So she is facing nine counts of wire fraud here, two counts of conspiracy. But bottom line here, the prosecution has a really tough job, but so does Elizabeth Holmes. And so far, on the stand, she's faced a lot of tough cross-examination that I'm sure she's hoping that her attorneys can clean up a bit when they come back in. They'll get the chance to ask her questions again, as well, Zach.

ZACH GUZMAN: Yeah, and I guess, you know, too, when it comes down to the defense, you kind of discussing it around 11 counts of wire fraud and conspiracy, you got, you got to prove, I guess, that you know-- it seems like they've been leaning in on the idea that a lot of people have been guiding her and, I guess, misguiding her around some of this, and that she, she didn't kind of have that intent to mislead anybody here, which seems rather important to how the jury might decide this case. I mean, what have you seen, maybe, standing out in the way that the defense could be holding up based on the facts?

ALEXIS KEENAN: Yeah, so the tact that Holmes took here was to say, look, I was the CEO and yes, the buck stops with me, but I relied on others, and particularly, other executives at the company. She talked a lot about former laboratory directors, and the defense did show that they did have communications with Holmes saying that, look, here are some glowing reports. Here are some positive things about what our technology, what this blood testing technology is doing, so she said, she relied on those representations.

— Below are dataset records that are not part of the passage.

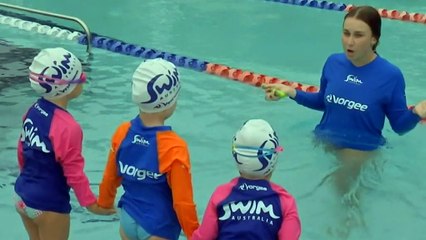 Swimming teachers wanted as shortage forces kids onto waitlists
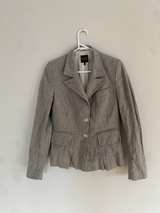 Pauw Amsterdam Blazer size 3 - Image 2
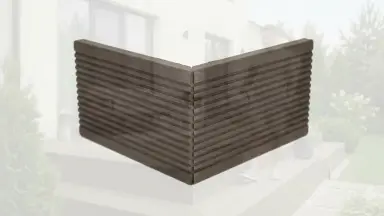 Видео: Угол NanoWood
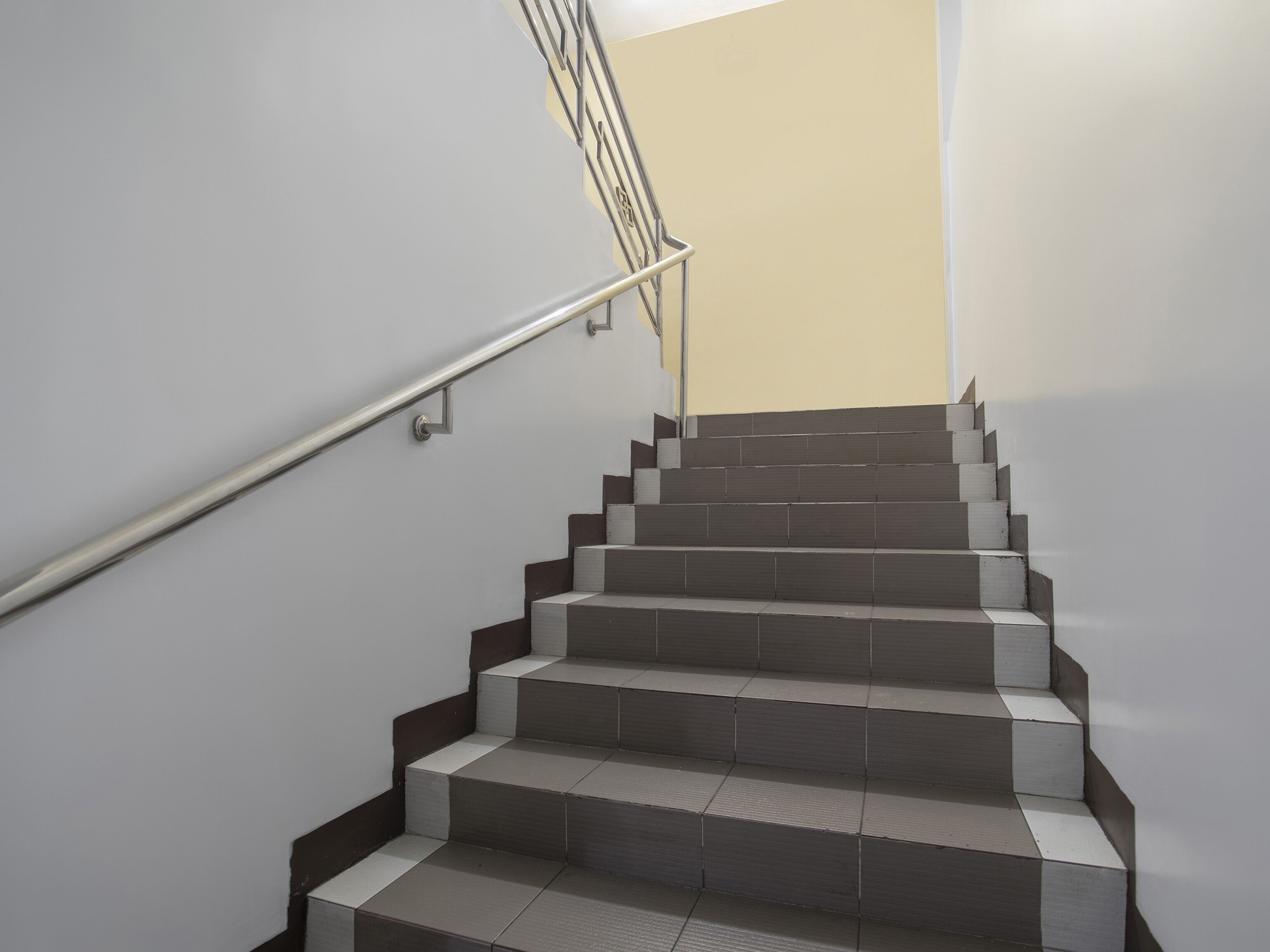 OYO 549 Sajj Bldg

She also talked a lot about relying on the representations of her former CEO Sunny Balwani, who was also her longtime boyfriend. She had a couple of different ways of pushing some blame over to Balwani. One was that as an executive, she relied on him, including in dealings with potential partners and one-time partner Walgreens, a potential partner, another one Safeway, and others. But also she brought about abuse allegations, saying that he was physically abusive and emotionally abusive, and that that really impacted the leadership that she was trying to give to her company.

Whether or not jurors will buy that-- big question. Also, I'm really a little bit surprised here that we haven't seen too much-- and granted, I'm not sitting in the courtroom anymore, I was-- but we haven't seen her really bring out the fact too strongly that she is a new mother. Certainly, a group of 12 jurors, no matter their background would take that into consideration. So I'm listening to see-- will that come out? That she has this brand new baby, and get jurors thinking about what would be the ramifications of trying to go to prison and live out a sentence when she has this infant, new to the world. So we'll see. There's still a lot of testimony to go here, Zach.

ZACH GUZMAN: All right, Alexis Keenan, bringing us the latest there. Appreciate that.